__学習用テキスト__:

╭──

児玉化 Research Memo(2):自動車部品と住宅設備・冷機部品に強みを持つ樹脂加工メーカー
■事業内容
児玉化学工業<4222>は、わが国初の大型真空成形機を西独より輸入し大型真空成形機によるプラスチックス成形品を日本で生産開始したことが出発点となる。当時は今で言うベンチャー企業であった。その後、樹脂加工の領域で技術を積み上げ、現在は「モビリティ事業」「リビングスペース事業」を主要事業とする。2024年3月期の売上高構成比は、「モビリティ事業」が65.4%、「リビングスペース事業」が30.9%であり、両事業で全体の96.3%を占める。
1. モビリティ事業
各種ピラー類、ラッゲージトリムやトランクトリム、ドアトリム、スポイラー、フェンダーカバー、インストルメントパネル、フロントスポイラーやスカートなどの自動車内外装品を大手自動車メーカーに供給している。国内ではトラック及びRV車を主体とし、海外ではピックアップトラック及び乗用車を主体に展開している。注力するのは新規開発品のガラス繊維マットプレス新工法及び三次元加飾製品の部品供給で、これらは日系メーカーの有力車種に採用されるなど、今後に期待が持てる。

╰──

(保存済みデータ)

╭──

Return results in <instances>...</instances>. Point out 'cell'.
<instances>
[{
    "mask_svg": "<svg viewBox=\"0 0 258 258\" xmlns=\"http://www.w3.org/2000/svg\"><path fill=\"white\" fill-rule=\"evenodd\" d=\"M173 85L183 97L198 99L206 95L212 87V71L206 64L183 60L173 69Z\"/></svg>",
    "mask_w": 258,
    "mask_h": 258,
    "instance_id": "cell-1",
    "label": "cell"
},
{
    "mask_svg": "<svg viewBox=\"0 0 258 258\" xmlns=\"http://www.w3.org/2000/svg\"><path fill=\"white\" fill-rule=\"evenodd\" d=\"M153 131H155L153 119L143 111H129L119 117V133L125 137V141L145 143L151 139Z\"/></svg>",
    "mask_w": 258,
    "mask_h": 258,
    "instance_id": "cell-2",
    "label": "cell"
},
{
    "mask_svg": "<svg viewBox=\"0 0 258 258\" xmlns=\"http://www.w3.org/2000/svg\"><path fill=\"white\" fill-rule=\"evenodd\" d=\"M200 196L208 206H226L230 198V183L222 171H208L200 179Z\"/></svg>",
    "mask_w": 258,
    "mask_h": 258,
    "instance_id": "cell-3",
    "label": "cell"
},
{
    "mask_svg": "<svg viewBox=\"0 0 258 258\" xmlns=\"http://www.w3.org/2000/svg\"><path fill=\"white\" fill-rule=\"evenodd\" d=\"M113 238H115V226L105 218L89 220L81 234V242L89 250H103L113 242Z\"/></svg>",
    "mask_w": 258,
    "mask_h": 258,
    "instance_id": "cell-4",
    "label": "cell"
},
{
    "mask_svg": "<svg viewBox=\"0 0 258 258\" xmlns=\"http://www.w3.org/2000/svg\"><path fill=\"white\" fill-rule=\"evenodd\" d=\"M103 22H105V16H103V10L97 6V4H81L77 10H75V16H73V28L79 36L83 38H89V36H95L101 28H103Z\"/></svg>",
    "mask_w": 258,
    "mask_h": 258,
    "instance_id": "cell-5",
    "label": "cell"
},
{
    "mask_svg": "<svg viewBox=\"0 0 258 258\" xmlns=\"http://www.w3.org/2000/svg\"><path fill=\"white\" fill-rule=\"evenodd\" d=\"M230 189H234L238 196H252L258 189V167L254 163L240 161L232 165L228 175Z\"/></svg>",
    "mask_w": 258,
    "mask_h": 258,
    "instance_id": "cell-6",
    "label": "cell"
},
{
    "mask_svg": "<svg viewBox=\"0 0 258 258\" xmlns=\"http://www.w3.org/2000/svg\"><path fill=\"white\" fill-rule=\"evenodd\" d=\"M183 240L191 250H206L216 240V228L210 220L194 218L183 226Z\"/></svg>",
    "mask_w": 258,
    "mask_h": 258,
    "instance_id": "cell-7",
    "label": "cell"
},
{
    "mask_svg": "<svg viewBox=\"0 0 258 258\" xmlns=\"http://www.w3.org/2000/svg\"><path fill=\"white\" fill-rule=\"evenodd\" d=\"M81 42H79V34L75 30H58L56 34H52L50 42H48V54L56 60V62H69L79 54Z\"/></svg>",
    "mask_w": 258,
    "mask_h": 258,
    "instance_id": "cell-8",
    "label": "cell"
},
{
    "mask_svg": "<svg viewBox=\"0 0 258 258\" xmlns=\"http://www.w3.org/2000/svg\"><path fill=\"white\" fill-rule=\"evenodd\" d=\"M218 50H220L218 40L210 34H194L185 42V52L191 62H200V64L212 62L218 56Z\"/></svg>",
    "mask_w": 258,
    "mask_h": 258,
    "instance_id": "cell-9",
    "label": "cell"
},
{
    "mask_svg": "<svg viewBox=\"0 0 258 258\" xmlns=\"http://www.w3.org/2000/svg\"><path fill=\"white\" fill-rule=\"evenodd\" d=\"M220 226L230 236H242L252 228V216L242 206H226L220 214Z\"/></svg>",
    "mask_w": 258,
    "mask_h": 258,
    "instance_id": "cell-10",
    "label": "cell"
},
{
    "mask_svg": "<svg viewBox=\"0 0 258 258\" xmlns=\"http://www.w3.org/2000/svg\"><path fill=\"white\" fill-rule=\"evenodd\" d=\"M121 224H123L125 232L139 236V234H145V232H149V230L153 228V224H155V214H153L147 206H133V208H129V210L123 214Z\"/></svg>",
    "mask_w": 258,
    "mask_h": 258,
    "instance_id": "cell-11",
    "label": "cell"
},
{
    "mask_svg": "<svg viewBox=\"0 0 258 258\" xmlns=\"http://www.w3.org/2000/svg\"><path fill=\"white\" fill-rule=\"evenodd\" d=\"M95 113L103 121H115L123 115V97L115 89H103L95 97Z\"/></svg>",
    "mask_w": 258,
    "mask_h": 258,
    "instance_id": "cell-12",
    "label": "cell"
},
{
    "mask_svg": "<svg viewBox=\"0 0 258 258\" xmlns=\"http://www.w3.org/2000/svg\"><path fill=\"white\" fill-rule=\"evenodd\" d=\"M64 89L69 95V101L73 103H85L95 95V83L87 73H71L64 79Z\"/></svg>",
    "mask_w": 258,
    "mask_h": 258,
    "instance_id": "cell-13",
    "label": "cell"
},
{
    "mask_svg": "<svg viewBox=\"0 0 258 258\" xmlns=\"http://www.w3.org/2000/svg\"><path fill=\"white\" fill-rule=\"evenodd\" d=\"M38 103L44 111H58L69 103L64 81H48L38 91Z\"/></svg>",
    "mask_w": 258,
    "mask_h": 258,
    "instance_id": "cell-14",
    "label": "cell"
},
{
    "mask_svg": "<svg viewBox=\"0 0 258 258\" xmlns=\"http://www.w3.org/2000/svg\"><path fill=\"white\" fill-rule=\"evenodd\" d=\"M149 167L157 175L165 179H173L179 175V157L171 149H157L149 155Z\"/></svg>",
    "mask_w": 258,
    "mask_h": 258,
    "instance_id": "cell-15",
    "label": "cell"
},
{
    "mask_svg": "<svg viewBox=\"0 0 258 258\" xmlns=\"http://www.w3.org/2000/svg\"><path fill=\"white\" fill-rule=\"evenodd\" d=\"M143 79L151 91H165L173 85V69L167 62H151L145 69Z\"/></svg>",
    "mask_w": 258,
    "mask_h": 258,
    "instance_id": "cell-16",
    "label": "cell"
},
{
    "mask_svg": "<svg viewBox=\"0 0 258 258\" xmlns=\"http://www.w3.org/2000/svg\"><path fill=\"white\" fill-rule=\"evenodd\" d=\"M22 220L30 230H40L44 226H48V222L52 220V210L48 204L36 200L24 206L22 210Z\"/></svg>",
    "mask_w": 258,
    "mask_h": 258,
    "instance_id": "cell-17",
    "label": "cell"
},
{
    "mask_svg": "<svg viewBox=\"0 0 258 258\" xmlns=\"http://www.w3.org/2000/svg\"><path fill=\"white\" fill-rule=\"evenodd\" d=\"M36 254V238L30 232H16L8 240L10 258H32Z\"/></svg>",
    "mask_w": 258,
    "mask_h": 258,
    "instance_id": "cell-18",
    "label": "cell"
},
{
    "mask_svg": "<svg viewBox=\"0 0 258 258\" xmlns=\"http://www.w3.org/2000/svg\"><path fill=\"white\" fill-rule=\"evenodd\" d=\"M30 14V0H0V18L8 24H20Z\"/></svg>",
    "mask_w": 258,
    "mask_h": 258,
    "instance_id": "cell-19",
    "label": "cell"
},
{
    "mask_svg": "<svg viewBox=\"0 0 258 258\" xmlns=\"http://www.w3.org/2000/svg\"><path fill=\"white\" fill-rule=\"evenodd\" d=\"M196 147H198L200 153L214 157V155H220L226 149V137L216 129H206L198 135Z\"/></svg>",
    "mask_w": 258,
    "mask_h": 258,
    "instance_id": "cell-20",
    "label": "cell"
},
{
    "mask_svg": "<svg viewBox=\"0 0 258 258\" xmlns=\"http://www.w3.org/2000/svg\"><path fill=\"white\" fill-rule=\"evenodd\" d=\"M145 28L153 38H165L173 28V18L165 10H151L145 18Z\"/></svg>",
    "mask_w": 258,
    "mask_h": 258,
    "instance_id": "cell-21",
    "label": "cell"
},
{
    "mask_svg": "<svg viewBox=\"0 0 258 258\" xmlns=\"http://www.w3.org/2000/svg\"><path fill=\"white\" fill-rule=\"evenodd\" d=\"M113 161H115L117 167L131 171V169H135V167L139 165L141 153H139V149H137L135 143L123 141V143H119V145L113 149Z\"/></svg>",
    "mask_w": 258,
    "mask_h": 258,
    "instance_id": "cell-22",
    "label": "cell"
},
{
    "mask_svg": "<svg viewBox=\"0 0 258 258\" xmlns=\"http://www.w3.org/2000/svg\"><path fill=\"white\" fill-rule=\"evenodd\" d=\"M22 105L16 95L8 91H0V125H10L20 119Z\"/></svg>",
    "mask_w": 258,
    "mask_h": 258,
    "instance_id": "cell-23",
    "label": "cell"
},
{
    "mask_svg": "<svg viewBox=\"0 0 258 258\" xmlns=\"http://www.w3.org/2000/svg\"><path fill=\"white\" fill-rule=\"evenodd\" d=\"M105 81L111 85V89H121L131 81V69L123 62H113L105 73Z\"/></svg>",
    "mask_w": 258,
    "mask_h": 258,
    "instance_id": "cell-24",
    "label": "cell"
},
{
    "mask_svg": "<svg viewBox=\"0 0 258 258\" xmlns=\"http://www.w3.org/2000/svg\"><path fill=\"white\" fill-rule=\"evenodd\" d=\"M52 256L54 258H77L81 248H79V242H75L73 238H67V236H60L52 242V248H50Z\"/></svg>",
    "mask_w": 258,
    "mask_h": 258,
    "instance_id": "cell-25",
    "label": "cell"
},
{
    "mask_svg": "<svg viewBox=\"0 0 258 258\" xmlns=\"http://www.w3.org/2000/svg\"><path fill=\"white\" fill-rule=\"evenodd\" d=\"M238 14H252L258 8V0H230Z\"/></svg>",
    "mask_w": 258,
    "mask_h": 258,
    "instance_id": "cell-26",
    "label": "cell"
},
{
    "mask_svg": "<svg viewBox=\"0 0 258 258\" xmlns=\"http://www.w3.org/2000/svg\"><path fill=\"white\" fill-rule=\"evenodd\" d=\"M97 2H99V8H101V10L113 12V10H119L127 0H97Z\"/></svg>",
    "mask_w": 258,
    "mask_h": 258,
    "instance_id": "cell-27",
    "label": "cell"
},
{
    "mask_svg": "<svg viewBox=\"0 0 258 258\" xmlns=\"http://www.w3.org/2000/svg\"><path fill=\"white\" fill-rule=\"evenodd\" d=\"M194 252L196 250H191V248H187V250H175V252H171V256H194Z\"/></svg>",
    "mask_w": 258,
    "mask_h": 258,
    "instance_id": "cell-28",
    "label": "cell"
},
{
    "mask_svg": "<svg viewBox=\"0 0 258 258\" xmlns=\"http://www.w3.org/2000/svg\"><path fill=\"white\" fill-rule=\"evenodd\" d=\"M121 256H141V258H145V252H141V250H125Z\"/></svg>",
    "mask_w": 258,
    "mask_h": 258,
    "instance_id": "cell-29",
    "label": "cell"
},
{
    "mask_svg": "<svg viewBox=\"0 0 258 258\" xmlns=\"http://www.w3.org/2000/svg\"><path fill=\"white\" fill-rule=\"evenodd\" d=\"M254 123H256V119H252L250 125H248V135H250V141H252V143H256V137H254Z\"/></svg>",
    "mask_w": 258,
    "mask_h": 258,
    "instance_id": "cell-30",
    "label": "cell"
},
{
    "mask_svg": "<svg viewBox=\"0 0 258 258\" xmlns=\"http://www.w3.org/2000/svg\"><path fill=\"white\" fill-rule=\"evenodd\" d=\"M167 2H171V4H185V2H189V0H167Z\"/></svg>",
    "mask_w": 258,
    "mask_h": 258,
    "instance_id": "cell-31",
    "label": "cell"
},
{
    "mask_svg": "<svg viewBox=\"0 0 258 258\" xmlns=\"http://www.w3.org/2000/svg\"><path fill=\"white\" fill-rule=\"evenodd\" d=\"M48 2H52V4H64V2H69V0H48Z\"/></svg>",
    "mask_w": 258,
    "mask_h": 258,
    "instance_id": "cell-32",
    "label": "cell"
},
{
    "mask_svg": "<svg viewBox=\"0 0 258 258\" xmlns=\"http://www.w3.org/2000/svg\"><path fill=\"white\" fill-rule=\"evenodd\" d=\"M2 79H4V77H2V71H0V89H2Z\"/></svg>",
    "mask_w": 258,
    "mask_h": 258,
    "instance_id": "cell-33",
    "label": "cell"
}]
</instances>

╰──

__取り組む課題__:
1) 児玉化学工業の事業内容の文章について、次の問いに答えてください。
(a) 同社はわが国初の大型真空成形機をどこから輸入しましたか。
(b) 2024年3月期の「リビングスペース事業」の売上高構成比は何%ですか。
(c) モビリティ事業が海外で主体としている車種は何ですか。
2) 児玉化学工業の事業内容の文章を、最後の文の次から書き継いでください。

__練習問題の解答__:
1)
(a) 西独
(b) 30.9%
(c) ピックアップトラック及び乗用車

2)
2. リビングスペース事業
主に洗面化粧鏡、キッチン、トイレ、バスなど、水周りに採用される樹脂製品を供給している。設計から生産まで一貫した完全受託生産体制を確立しており、その技術力に対する評価は高い。特に、洗面化粧鏡に強みを持ち、各大手住宅設備メーカーへ供給している。国内のリフォームニーズへの対応だけでなく、大手住宅設備メーカーとのパイプを積極的に活用し拡販を図る考えだ。
3. アドバンスド&エッセンシャル事業
ゲーム用パッケージや自動車部品用トレーなどの樹脂製品を供給している。加えて、将来的には医療分野等への事業拡大を展開していく意向である。ゲーム向けについては、コロナ禍においては巣ごもり需要を背景に収益貢献したが、ヒット製品が飛び出した場合、収益に大きく貢献する。
4. 新技術
新技術として、ガラス繊維マットプレス新工法によるプラスチック製品の工業化に成功、有力車種への搭載が相次いだ。新工法による製品がトヨタ自動車<7203>の「レクサス」に採用されるなど注目度が高い。さらに、三次元加飾工法による高度加飾分野も、トヨタ自動車の「カムリ」やSUV新型「ハリアー」、三菱自動車工業<7211>の「デリカD:5」及び本田技研工業<7267>(ホンダ)の「オデッセイ」にも採用されている。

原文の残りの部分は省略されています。